5.11.6 Investigator/Institutional Non-Compliance

If an SFI is not disclosed or reviewed in a timely manner, Workit Health will review the Investigator’s financial interest, and determine if it is related to PHS-funded research; determine whether a FCOI exists, and if so:

  • Implement a Management Plan for ongoing research, at a minimum implement an interim Management Plan
  • Complete a retrospective review of Investigator’s activities and the PHS-funded research project within 120 days of a non-compliance finding to determine if bias was present in the design, conduct, or reporting of such research; and
  • If bias/non-compliance is found, the Institution will promptly inform the PHS Awarding Component by submitting a mitigation report that includes all reporting elements required by the regulation

If appropriate, Workit Health will send a revised FCOI report to the NIH to update a previously submitted report following a retrospective review.

If the retrospective review finds that the Investigator knew, or should have known about the FCOI related to his/her institutional responsibilities, but failed to disclose in compliance with this policy, the costs associated with the retrospective review and mitigation report may be pulled from the Investigator’s Indirect Cost Allocation portion, the Investigator’s Department, or directly billed to the Investigator. If the Department of Health and Human Services determines that a PHS-funded clinical research project whose purpose is to evaluate the safety or effectiveness of a drug, medical device, or treatment has been designed, conducted, or reported by an Investigator with a conflicting interest that was not managed or reported by Workit Health, the Investigator must disclose the FCOI in each public presentation of the results of the research and must request an addendum to previously published presentations.

5.11.7 NSF Reporting Requirements

If Workit Health is unable to satisfactorily manage a conflict of interest involving NSF funding, it will appropriately notify NSF’s Office of the General Counsel.

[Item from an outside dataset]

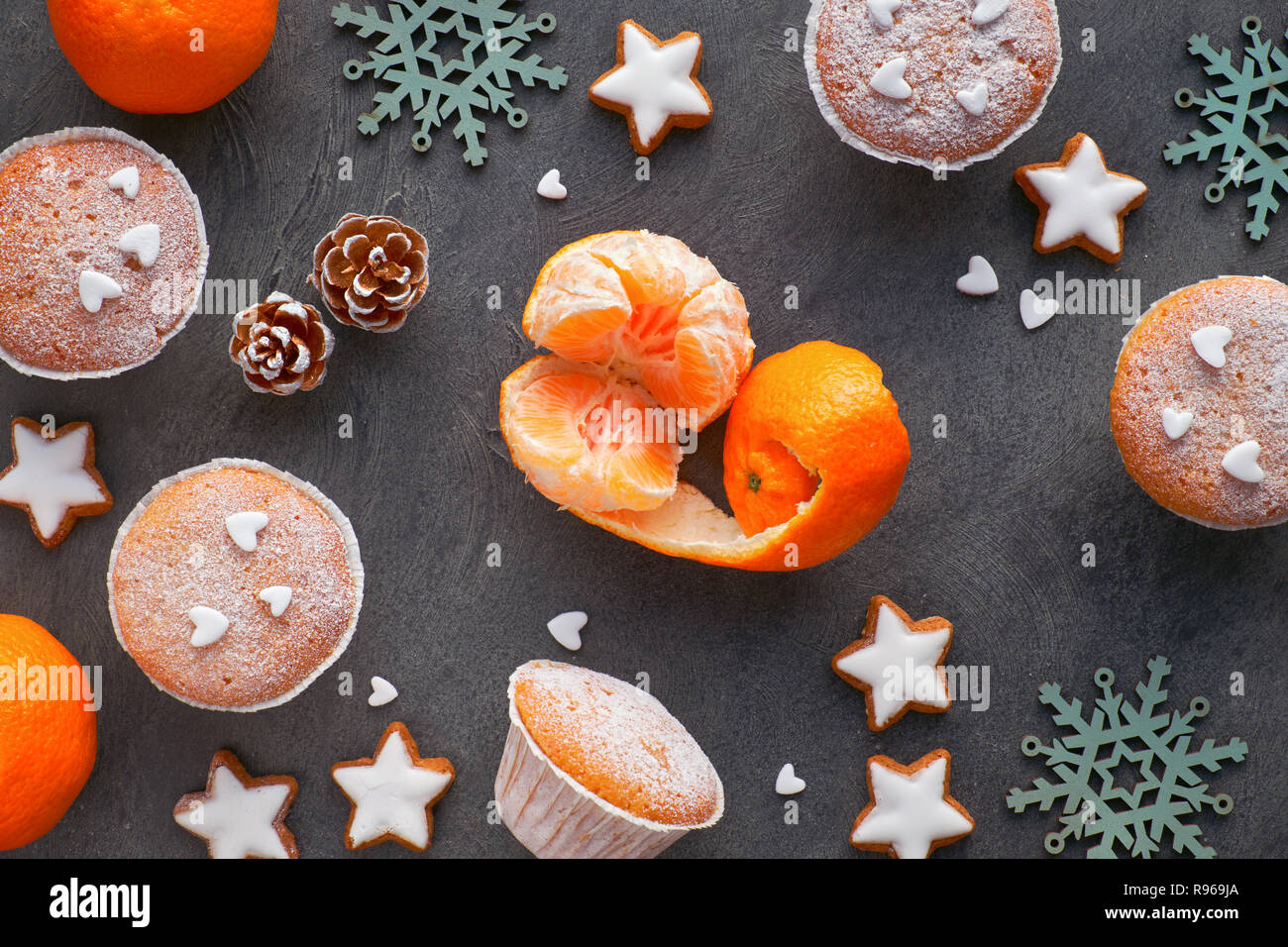 Top view of the table with satsumas, sugar-sprinkled muffins and Christmas star cookies on dark textured background - Stock Image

6.0 Responsibilities and Authorities:

Investigators participating in, or planning to participate in the design, conduct, or reporting of research including Public Health Service (PHS) or National Science Foundation (NSF) funded research at Workit Health have the authority and responsibility for the activities in this policy.

7.0 Records

Workit Health will maintain all records related to the implementation of this policy for at least three years after:

  • the date of creation;
  • the date of termination or completion of a research award or contract;
  • the submission of the final expenditures report; or
  • the date of final resolution of any investigation, audit, or similar action involving the records.